◆ **Task objective**:
Quote word for word the lines of the records from the line containing "Based on what" through the line containing "Answer: point 907,768", including both of those lines.

* START Dataset rows *

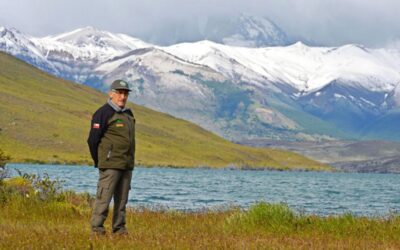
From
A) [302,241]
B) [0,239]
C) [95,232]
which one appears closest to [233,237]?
[302,241]

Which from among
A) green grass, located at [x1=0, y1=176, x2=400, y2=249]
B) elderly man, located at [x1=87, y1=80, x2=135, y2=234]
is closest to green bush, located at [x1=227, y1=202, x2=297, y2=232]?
green grass, located at [x1=0, y1=176, x2=400, y2=249]

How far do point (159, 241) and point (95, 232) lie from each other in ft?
6.77

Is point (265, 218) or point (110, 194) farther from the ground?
point (110, 194)

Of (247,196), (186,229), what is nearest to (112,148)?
(186,229)

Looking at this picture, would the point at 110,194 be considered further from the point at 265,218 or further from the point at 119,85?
the point at 265,218

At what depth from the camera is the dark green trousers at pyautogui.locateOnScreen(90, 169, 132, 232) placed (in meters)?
18.2

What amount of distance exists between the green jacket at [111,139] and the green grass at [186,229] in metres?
1.96

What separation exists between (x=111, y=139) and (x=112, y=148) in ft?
0.78

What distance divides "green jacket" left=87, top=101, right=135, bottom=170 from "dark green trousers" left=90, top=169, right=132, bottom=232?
0.25 metres

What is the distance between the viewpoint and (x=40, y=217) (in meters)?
24.1

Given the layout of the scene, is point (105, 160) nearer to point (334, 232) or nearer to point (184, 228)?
point (184, 228)

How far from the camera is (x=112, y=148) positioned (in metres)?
18.1

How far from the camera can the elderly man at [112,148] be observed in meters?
18.1

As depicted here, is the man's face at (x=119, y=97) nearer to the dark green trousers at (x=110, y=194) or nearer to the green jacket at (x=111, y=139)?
the green jacket at (x=111, y=139)
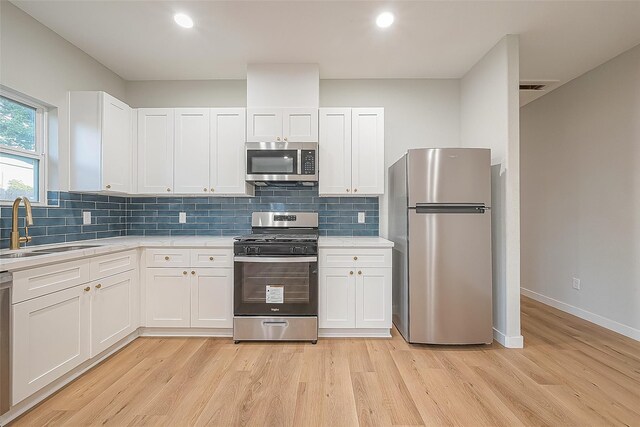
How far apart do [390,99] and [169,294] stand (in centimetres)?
304

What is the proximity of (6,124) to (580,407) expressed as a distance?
169 inches

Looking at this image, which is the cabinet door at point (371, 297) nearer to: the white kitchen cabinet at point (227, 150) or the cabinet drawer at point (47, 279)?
the white kitchen cabinet at point (227, 150)

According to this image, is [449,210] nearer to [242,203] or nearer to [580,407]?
[580,407]

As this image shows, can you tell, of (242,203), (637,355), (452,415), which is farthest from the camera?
(242,203)

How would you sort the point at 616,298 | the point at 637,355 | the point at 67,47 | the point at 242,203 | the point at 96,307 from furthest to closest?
the point at 242,203, the point at 616,298, the point at 67,47, the point at 637,355, the point at 96,307

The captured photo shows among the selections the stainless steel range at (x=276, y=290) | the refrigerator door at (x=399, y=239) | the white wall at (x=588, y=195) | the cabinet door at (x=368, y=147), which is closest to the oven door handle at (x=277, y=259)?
the stainless steel range at (x=276, y=290)

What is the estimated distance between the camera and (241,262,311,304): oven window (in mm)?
2717

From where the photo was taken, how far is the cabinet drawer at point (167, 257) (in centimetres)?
279

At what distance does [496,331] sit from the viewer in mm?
2795

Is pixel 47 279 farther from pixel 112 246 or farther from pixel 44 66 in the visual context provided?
pixel 44 66

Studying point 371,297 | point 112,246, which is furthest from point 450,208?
point 112,246

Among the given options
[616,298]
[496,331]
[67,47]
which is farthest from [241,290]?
[616,298]

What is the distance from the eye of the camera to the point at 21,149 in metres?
2.39

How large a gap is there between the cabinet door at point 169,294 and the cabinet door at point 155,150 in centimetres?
85
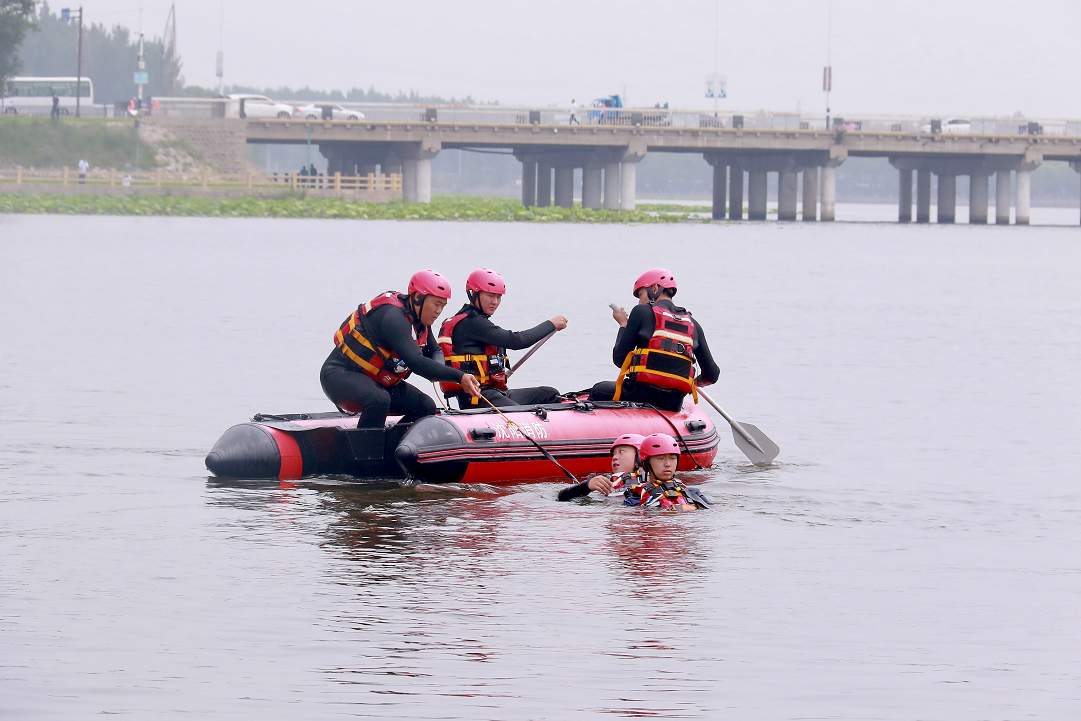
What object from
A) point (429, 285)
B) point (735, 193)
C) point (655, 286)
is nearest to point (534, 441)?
point (429, 285)

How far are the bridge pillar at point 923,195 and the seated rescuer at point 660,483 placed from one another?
3972 inches

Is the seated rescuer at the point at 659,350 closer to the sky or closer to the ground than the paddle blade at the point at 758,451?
closer to the sky

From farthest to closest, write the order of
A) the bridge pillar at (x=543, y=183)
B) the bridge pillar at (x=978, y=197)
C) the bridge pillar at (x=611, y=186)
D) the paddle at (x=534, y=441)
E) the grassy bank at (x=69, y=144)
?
the bridge pillar at (x=543, y=183) < the bridge pillar at (x=978, y=197) < the bridge pillar at (x=611, y=186) < the grassy bank at (x=69, y=144) < the paddle at (x=534, y=441)

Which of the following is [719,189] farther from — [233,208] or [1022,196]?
[233,208]

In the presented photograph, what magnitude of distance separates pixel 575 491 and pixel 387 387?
6.24 feet

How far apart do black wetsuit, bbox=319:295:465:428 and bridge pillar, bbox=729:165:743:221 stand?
9528 cm

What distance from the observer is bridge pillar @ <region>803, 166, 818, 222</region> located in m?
102

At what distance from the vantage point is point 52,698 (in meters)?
7.36

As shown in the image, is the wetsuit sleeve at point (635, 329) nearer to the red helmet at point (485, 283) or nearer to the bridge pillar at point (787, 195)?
the red helmet at point (485, 283)

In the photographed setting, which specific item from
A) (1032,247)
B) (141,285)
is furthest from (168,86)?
(141,285)

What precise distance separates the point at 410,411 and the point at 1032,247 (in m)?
67.8

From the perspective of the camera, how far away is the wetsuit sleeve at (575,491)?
12.9m

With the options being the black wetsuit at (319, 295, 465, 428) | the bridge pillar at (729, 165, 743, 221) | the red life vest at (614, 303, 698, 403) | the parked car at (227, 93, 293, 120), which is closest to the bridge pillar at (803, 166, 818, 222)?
the bridge pillar at (729, 165, 743, 221)

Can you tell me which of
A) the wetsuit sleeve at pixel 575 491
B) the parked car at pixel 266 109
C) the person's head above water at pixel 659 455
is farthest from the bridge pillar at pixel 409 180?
the person's head above water at pixel 659 455
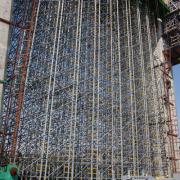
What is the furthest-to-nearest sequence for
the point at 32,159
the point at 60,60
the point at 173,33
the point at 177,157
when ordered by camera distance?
the point at 173,33 < the point at 177,157 < the point at 60,60 < the point at 32,159

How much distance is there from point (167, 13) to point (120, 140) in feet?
49.0

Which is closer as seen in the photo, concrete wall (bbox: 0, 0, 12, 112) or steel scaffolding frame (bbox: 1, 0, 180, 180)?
concrete wall (bbox: 0, 0, 12, 112)

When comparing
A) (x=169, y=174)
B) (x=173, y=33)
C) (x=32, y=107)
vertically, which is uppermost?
(x=173, y=33)

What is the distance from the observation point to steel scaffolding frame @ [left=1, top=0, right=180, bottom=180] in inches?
594

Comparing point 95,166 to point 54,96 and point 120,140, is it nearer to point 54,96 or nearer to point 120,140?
point 120,140

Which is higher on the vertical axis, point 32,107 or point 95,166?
point 32,107

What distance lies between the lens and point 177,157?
900 inches

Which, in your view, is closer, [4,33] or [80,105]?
[4,33]

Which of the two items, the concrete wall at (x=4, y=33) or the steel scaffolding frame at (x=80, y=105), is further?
the steel scaffolding frame at (x=80, y=105)

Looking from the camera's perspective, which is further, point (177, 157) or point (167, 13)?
point (167, 13)

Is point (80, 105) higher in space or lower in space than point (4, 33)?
lower

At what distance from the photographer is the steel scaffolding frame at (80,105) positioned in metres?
15.1

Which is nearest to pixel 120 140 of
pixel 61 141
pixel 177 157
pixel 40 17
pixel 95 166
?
pixel 95 166

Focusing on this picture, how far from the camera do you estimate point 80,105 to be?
54.9 feet
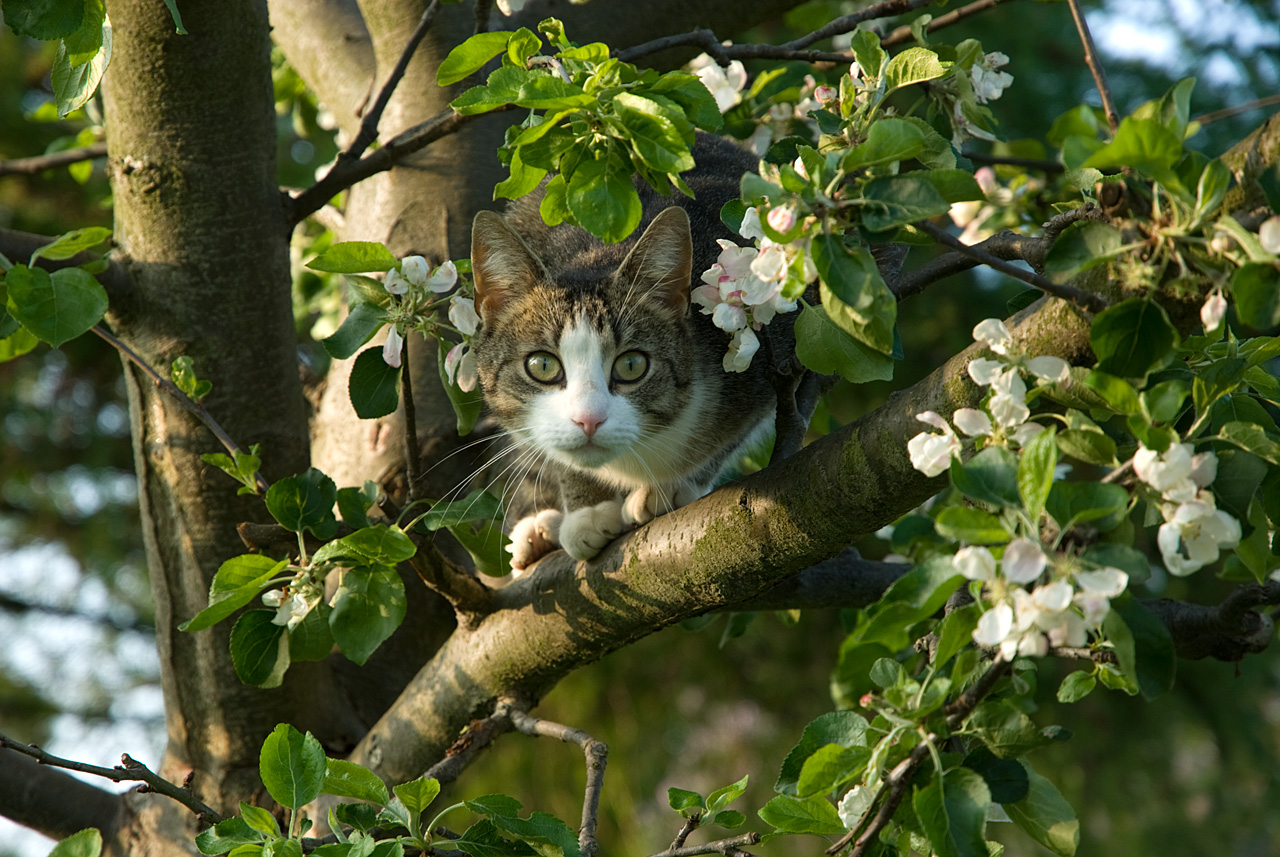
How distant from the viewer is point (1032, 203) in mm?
2061

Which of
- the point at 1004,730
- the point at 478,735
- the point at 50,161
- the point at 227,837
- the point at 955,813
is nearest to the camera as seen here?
the point at 955,813

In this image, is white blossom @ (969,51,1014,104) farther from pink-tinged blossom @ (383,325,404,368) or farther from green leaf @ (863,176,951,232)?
pink-tinged blossom @ (383,325,404,368)

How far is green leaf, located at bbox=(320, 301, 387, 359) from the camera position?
4.21 ft

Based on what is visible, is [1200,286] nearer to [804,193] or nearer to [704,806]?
[804,193]

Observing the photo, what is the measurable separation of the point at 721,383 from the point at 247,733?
1.05 meters

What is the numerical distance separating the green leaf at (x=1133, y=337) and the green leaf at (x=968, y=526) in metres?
0.17

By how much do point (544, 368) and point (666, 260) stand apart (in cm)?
30

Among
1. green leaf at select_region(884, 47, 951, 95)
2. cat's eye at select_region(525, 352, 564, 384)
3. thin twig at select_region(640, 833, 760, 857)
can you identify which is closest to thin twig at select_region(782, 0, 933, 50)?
green leaf at select_region(884, 47, 951, 95)

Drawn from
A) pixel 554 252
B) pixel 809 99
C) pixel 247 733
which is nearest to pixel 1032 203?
pixel 809 99

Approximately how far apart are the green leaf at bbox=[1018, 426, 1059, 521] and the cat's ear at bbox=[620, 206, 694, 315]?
99 cm

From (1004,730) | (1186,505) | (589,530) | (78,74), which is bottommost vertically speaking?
(1004,730)

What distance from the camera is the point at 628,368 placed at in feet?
6.06

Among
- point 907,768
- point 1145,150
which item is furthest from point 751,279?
Answer: point 907,768

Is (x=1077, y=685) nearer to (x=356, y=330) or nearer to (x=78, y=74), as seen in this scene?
(x=356, y=330)
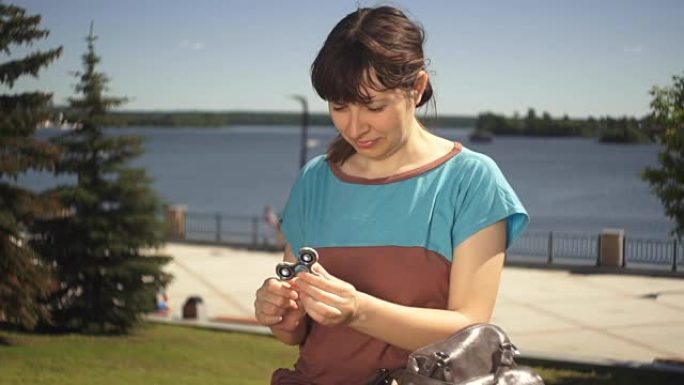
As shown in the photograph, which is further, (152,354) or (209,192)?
(209,192)

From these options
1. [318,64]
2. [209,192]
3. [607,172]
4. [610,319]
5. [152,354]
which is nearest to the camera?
[318,64]

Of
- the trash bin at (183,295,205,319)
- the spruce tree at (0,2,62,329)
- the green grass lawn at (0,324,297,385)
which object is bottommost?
the trash bin at (183,295,205,319)

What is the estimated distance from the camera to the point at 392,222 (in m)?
2.49

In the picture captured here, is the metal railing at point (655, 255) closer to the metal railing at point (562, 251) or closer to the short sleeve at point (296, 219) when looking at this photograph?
the metal railing at point (562, 251)

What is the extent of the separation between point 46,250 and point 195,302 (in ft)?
10.2

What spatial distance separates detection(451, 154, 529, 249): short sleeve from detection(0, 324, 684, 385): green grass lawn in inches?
257

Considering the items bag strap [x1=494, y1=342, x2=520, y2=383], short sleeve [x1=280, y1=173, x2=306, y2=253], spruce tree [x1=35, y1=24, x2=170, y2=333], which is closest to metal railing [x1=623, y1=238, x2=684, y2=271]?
spruce tree [x1=35, y1=24, x2=170, y2=333]

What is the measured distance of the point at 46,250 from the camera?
14594 mm

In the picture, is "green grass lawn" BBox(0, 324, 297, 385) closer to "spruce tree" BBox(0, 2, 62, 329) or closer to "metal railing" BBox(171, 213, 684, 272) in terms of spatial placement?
"spruce tree" BBox(0, 2, 62, 329)

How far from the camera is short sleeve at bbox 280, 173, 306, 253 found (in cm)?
273

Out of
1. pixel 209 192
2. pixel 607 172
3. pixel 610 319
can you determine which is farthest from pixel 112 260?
pixel 607 172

* END Dataset rows *

◆ **The completed task**:
Based on what is visible, is [1200,286] nearer to [804,193] or nearer to [704,806]?
[804,193]

Observing the photo, what is the measurable separation of the point at 721,383 from the point at 247,733?
1.05 meters

What is the numerical distance separating the green leaf at (x=1133, y=337) and the green leaf at (x=968, y=526) in metres?
0.17

By how much do point (544, 368) and point (666, 260) stand apart (in cm)?
30

Among
1. green leaf at select_region(884, 47, 951, 95)
2. cat's eye at select_region(525, 352, 564, 384)
3. thin twig at select_region(640, 833, 760, 857)
can you identify which is closest to thin twig at select_region(782, 0, 933, 50)?
green leaf at select_region(884, 47, 951, 95)

Drawn from
A) pixel 554 252
B) pixel 809 99
C) pixel 247 733
which is nearest to pixel 1032 203?
pixel 809 99

Approximately how far apart are the green leaf at bbox=[1018, 426, 1059, 521] and the cat's ear at bbox=[620, 206, 694, 315]?
99 cm

From (1004,730) | (1186,505) | (589,530) | (78,74), which is bottommost vertically speaking?
(1004,730)

What distance from the camera is the point at 628,368 placed at in feet?
6.06

Among
- point 907,768
- point 1145,150
which item is furthest from point 751,279?
Answer: point 907,768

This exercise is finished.